> [Records for processing]:

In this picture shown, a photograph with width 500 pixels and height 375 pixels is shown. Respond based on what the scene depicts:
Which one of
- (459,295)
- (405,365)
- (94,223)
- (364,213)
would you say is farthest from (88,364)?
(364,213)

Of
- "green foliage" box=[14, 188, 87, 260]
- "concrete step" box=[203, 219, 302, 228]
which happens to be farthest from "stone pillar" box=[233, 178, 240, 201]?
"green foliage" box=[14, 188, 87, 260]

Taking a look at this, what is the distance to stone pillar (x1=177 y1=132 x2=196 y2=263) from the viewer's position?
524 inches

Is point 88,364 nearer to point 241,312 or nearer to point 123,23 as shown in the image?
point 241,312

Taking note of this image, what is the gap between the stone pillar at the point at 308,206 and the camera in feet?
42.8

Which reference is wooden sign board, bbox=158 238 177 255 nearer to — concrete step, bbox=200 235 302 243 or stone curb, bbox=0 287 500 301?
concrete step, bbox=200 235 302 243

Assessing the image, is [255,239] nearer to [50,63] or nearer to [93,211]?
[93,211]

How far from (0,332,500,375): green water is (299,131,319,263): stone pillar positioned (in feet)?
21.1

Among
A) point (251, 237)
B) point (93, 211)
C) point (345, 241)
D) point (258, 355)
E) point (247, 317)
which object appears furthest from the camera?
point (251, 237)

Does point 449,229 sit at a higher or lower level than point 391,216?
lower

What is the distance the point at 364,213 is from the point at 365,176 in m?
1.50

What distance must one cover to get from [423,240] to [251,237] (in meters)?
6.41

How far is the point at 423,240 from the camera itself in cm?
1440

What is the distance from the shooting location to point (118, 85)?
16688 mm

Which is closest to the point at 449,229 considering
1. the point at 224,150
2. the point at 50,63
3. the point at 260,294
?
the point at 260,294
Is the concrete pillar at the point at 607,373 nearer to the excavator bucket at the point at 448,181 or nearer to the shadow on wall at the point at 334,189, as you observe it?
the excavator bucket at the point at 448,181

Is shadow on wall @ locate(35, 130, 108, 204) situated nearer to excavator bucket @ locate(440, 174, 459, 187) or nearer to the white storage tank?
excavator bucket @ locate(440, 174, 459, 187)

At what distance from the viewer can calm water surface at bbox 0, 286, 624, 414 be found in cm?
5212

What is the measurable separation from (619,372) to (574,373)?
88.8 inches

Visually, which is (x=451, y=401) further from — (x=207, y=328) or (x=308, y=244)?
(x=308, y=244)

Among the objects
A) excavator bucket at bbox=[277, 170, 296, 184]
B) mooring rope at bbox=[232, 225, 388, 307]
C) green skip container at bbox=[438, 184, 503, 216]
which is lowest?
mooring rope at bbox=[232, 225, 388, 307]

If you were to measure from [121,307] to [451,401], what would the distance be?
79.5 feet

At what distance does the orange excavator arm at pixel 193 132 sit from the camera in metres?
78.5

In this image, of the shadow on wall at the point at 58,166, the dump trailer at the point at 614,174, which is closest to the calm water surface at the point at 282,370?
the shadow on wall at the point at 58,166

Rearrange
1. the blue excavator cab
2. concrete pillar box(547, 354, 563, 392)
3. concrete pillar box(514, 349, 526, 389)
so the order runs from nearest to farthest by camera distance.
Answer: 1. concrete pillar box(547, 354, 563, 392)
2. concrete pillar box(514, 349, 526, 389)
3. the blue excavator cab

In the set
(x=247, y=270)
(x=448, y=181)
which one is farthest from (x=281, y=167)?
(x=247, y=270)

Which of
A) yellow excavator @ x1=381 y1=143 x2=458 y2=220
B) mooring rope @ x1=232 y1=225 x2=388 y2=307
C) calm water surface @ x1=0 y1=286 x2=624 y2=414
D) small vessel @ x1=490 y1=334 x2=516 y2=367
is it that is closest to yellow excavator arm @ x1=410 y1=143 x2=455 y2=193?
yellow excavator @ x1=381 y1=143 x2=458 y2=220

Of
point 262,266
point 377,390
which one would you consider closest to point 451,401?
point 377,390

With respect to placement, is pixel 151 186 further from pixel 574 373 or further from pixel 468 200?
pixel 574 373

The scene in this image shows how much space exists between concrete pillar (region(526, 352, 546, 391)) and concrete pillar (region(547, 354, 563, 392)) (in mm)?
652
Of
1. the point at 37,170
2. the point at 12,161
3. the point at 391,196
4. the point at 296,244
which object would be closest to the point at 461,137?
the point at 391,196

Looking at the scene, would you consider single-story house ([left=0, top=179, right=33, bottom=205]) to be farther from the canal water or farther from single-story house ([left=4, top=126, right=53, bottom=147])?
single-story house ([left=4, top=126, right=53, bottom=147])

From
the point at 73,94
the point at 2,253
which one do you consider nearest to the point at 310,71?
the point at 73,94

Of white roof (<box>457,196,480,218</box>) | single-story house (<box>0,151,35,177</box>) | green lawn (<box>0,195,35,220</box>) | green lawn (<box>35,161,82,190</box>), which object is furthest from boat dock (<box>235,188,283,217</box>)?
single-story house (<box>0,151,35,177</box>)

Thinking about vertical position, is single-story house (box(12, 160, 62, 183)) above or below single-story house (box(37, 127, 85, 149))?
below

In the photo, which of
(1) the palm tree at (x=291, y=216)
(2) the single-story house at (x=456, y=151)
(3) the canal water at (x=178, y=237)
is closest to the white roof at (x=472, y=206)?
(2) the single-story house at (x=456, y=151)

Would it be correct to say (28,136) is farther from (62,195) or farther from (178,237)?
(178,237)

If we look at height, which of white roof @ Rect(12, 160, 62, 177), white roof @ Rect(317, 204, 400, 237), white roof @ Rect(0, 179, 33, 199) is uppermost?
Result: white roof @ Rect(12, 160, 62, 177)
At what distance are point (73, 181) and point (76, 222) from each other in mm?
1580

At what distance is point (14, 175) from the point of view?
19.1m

> [Do this]:
Update the material by replacing every occurrence of "stone pillar" with "stone column", keeping all other text unchanged.

> [Reply]:
In this picture shown, a photograph with width 500 pixels and height 375 pixels is shown. Respond based on what the scene depicts:
Which one of
- (459,295)
- (405,365)
- (94,223)
- (364,213)
would you say is farthest from (88,364)?
(364,213)

Of
- "green foliage" box=[14, 188, 87, 260]
- "concrete step" box=[203, 219, 302, 228]
which happens to be farthest from "stone column" box=[233, 178, 240, 201]?
"green foliage" box=[14, 188, 87, 260]

Taking a look at this, what is the distance to stone column (x1=177 y1=132 x2=196 y2=263) from the viewer's position?
524 inches

Is point 88,364 nearer to point 241,312 or nearer to point 123,23 as shown in the image?
point 241,312

Taking note of this image, what is the gap between the stone column at the point at 308,206 and the camera in feet?
42.8

Which reference is wooden sign board, bbox=158 238 177 255 nearer to — concrete step, bbox=200 235 302 243 or stone curb, bbox=0 287 500 301?
concrete step, bbox=200 235 302 243

Assessing the image, is [255,239] nearer to [50,63] or nearer to [93,211]?
[93,211]

How far from (0,332,500,375): green water is (299,131,319,263): stone column positioned (in feet)?
21.1

Among
A) point (251, 237)
B) point (93, 211)
C) point (345, 241)
D) point (258, 355)
E) point (247, 317)
which object appears furthest from the camera?
point (251, 237)

Does point 449,229 sit at a higher or lower level than point 391,216?
lower

What is the distance the point at 364,213 is from the point at 365,176 in m?
1.50

What distance must one cover to get from [423,240] to [251,237] (in meters)?
6.41

How far is the point at 423,240 from the camera itself in cm?
1440

What is the distance from the shooting location to point (118, 85)?
16688 mm

Which is closest to the point at 449,229 considering
1. the point at 224,150
2. the point at 50,63
3. the point at 260,294
?
the point at 260,294
Is the concrete pillar at the point at 607,373 nearer to the excavator bucket at the point at 448,181 or nearer to the shadow on wall at the point at 334,189, as you observe it?
the excavator bucket at the point at 448,181

Is shadow on wall @ locate(35, 130, 108, 204) situated nearer to excavator bucket @ locate(440, 174, 459, 187) or nearer to the white storage tank?
excavator bucket @ locate(440, 174, 459, 187)

At what distance from the viewer can calm water surface at bbox 0, 286, 624, 414 be found in cm?
5212

What is the measurable separation from (619,372) to (574,373)?
88.8 inches

Visually, which is (x=451, y=401) further from — (x=207, y=328) or (x=308, y=244)?
(x=308, y=244)

Among the objects
A) excavator bucket at bbox=[277, 170, 296, 184]
B) mooring rope at bbox=[232, 225, 388, 307]
C) green skip container at bbox=[438, 184, 503, 216]
which is lowest?
mooring rope at bbox=[232, 225, 388, 307]

If you were to measure from [121,307] to [451,401], what would the distance be?
79.5 feet

At what distance does the orange excavator arm at pixel 193 132 sit from the camera in metres?
78.5

In this image, of the shadow on wall at the point at 58,166, the dump trailer at the point at 614,174, which is closest to the calm water surface at the point at 282,370?
the shadow on wall at the point at 58,166

Rearrange
1. the blue excavator cab
2. concrete pillar box(547, 354, 563, 392)
3. concrete pillar box(514, 349, 526, 389)
so the order runs from nearest to farthest by camera distance.
Answer: 1. concrete pillar box(547, 354, 563, 392)
2. concrete pillar box(514, 349, 526, 389)
3. the blue excavator cab

In the set
(x=247, y=270)
(x=448, y=181)
which one is farthest from (x=281, y=167)?
(x=247, y=270)

Which of
A) yellow excavator @ x1=381 y1=143 x2=458 y2=220
B) mooring rope @ x1=232 y1=225 x2=388 y2=307
C) calm water surface @ x1=0 y1=286 x2=624 y2=414
D) small vessel @ x1=490 y1=334 x2=516 y2=367
is it that is closest to yellow excavator arm @ x1=410 y1=143 x2=455 y2=193?
yellow excavator @ x1=381 y1=143 x2=458 y2=220

Of
point 262,266
point 377,390
which one would you consider closest to point 451,401?
point 377,390

With respect to placement, is pixel 151 186 further from pixel 574 373 or further from pixel 468 200?
pixel 574 373

The scene in this image shows how much space exists between concrete pillar (region(526, 352, 546, 391)) and concrete pillar (region(547, 354, 563, 392)) (in mm)?
652
Of
1. the point at 37,170
2. the point at 12,161
3. the point at 391,196
4. the point at 296,244
which object would be closest to the point at 461,137?
the point at 391,196

Looking at the scene, would you consider single-story house ([left=0, top=179, right=33, bottom=205]) to be farther from the canal water or farther from single-story house ([left=4, top=126, right=53, bottom=147])?
single-story house ([left=4, top=126, right=53, bottom=147])

From
the point at 73,94
the point at 2,253
which one do you consider nearest to the point at 310,71?
the point at 73,94

Of white roof (<box>457,196,480,218</box>) | single-story house (<box>0,151,35,177</box>) | green lawn (<box>0,195,35,220</box>) | green lawn (<box>35,161,82,190</box>), which object is furthest from boat dock (<box>235,188,283,217</box>)?
single-story house (<box>0,151,35,177</box>)

Thinking about vertical position, is single-story house (box(12, 160, 62, 183)) above or below single-story house (box(37, 127, 85, 149))?
below

In the photo, which of
(1) the palm tree at (x=291, y=216)
(2) the single-story house at (x=456, y=151)
(3) the canal water at (x=178, y=237)
is closest to the white roof at (x=472, y=206)?
(2) the single-story house at (x=456, y=151)

Would it be correct to say (28,136) is farther from (62,195) or farther from (178,237)?
(178,237)

If we look at height, which of white roof @ Rect(12, 160, 62, 177), white roof @ Rect(317, 204, 400, 237), white roof @ Rect(0, 179, 33, 199) is uppermost?
Result: white roof @ Rect(12, 160, 62, 177)
At what distance are point (73, 181) and point (76, 222) from each other in mm?
1580

At what distance is point (14, 175) from the point of view?
19.1m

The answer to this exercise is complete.